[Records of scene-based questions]
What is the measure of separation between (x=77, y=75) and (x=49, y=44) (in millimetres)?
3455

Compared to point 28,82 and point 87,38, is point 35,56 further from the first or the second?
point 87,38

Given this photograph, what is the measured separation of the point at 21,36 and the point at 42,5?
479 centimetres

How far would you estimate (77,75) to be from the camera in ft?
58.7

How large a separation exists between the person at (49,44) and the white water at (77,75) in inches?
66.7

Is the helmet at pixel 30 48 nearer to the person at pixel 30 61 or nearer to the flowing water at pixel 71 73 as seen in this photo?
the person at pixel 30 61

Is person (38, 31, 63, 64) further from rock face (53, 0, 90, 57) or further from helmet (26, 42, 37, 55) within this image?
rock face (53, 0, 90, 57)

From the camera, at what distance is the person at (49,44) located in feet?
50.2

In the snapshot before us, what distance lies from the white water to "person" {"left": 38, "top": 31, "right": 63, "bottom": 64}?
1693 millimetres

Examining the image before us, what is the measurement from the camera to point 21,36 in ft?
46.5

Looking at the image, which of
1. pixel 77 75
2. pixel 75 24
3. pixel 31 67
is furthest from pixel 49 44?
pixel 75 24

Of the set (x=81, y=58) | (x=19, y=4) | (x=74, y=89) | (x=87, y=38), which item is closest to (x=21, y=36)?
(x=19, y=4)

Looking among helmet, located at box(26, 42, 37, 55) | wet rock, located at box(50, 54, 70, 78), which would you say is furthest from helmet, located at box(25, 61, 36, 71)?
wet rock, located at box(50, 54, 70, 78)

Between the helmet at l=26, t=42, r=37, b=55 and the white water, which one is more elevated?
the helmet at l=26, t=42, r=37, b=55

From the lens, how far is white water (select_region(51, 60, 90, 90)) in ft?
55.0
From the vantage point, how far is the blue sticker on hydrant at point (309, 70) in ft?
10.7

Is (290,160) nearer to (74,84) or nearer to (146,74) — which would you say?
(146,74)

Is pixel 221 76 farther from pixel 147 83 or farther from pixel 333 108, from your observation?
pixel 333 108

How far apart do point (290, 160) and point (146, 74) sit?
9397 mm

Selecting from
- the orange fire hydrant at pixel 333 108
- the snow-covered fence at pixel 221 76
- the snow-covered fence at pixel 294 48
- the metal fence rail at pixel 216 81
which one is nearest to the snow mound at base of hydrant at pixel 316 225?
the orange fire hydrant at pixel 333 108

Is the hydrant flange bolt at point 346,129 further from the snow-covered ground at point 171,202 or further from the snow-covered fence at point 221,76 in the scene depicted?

## Task brief
Reproduce all of the records above word for word, with no changes.

## Task answer
What is the measure of separation between (x=77, y=75) and (x=49, y=44) (in millimetres)?
3455

Compared to point 28,82 and point 87,38, is point 35,56 further from the first or the second?
point 87,38

Given this photograph, what is the measured separation of the point at 21,36 and the point at 42,5?
479 centimetres

How far would you estimate (77,75) to be from the camera in ft?
58.7

How large a separation exists between the person at (49,44) and the white water at (77,75) in inches?
66.7

Is the helmet at pixel 30 48 nearer to the person at pixel 30 61 or nearer to the flowing water at pixel 71 73 as seen in this photo?
the person at pixel 30 61

Is person (38, 31, 63, 64) further from rock face (53, 0, 90, 57) or further from helmet (26, 42, 37, 55) within this image?
rock face (53, 0, 90, 57)

From the camera, at what distance is the person at (49,44) located in feet?
50.2

In the snapshot before us, what distance lies from the white water to "person" {"left": 38, "top": 31, "right": 63, "bottom": 64}?
1693 millimetres

Examining the image before us, what is the measurement from the camera to point 21,36 in ft?
46.5

Looking at the image, which of
1. pixel 77 75
2. pixel 75 24
3. pixel 31 67
is furthest from pixel 49 44?
pixel 75 24

Of the set (x=81, y=58) | (x=19, y=4) | (x=74, y=89) | (x=87, y=38), which item is closest to (x=21, y=36)?
(x=19, y=4)

Looking among helmet, located at box(26, 42, 37, 55) | wet rock, located at box(50, 54, 70, 78), which would you say is furthest from helmet, located at box(25, 61, 36, 71)?
wet rock, located at box(50, 54, 70, 78)

Between the helmet at l=26, t=42, r=37, b=55 and the white water, which one is more elevated?
the helmet at l=26, t=42, r=37, b=55

From the lens, how far is white water (select_region(51, 60, 90, 90)) in ft?
55.0
From the vantage point, how far is the blue sticker on hydrant at point (309, 70) in ft?
10.7

Is (290,160) nearer to (74,84) or nearer to (146,74) — which would you say?
(146,74)

Is pixel 221 76 farther from pixel 147 83 or farther from pixel 333 108, from your observation?
pixel 333 108

How far apart do point (290, 160) and point (146, 74) sit?
9397 mm

Selecting from
- the orange fire hydrant at pixel 333 108
- the snow-covered fence at pixel 221 76
- the snow-covered fence at pixel 294 48
- the metal fence rail at pixel 216 81
which one is nearest to the snow mound at base of hydrant at pixel 316 225?
the orange fire hydrant at pixel 333 108

Is the hydrant flange bolt at point 346,129 further from the snow-covered ground at point 171,202 or further from the snow-covered fence at point 221,76 in the scene depicted?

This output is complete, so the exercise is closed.